L’usine de Wolfsburg, en RDA, a donné naissance au camping-car Volkswagen en 1949, anticipant le germe d’un goût de vacances populaire. Dix ans plus tard, à Hanovre, la production passe de 80 à 250 moissonneuses-batteuses par jour. Le volume habitable a augmenté par rapport aux modèles successifs. Physiquement, mais aussi symboliquement, le van a suivi l’évolution des loisirs et de la société de consommation. Comme un chariot, il a sacralisé le portatif, pliable, encastrable, coulissant, escamotable. Alors que le pratique et l’utilitaire régnaient, les paysages sont devenus des lampadaires, des stations-service, des centres commerciaux, des entrepôts, des néons, des diadèmes, des débris, des lasers, des points de fuite et des contours.
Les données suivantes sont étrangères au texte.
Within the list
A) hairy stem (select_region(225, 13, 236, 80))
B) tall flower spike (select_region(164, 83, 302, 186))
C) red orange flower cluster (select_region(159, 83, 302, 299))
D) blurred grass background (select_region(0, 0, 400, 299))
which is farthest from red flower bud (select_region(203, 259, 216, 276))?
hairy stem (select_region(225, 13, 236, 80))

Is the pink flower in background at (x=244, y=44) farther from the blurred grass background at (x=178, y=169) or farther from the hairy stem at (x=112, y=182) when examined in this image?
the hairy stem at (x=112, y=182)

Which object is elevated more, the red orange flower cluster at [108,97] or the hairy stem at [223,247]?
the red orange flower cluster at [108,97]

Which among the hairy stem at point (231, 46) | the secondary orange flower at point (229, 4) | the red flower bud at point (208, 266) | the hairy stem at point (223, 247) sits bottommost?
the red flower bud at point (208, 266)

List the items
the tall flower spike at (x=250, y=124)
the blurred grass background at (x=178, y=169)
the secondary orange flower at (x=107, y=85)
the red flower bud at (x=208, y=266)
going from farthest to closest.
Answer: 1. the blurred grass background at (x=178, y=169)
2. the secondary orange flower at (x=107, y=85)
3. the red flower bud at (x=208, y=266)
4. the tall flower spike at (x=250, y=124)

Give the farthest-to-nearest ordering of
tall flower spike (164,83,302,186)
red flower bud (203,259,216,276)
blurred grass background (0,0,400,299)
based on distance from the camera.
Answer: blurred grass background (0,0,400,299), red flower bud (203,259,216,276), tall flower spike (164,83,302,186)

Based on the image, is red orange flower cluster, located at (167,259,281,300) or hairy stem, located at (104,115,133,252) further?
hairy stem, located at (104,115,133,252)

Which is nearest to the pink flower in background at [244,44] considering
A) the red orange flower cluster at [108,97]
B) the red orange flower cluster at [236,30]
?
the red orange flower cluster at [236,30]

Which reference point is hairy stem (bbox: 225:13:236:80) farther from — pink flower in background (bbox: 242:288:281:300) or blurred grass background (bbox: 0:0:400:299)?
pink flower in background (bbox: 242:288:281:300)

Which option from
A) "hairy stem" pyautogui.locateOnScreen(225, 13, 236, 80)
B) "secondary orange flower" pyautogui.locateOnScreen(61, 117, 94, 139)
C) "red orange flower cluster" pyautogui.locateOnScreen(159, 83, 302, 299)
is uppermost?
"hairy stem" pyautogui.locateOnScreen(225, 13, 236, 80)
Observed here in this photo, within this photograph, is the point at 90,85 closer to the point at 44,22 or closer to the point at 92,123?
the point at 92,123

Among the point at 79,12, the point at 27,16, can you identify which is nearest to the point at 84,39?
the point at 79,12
Yves et Bernadette Beltrand possédaient un Volkswagen Transporter T3 Joker Westfalia beige. Quatre mètres de long et deux mètres de haut. Taille standard. La table du coin cuisine se dépliait à l’aide d’un bras articulé bloqué par un levier de sécurité. Le manque d’espace oblige à l’ingéniosité.

Ils marchaient vers la côte.

La radio de la voiture diffusait une cassette chromée qu’il fallait tourner toutes les demi-heures. La couche B grave des Vêpres de Rachmaninov appelait à la mort de Siméon. Des décalcomanies hexagonales pour les années 1983 à 1986 ont pavé le coin inférieur droit du pare-brise. Bleu, violet, vert et encore bleu : un arc-en-ciel de chevaux fiscaux que presque tous les contribuables grondent.

Pendant les vacances d’été, certains allaient bronzer, d’autres allaient chasser.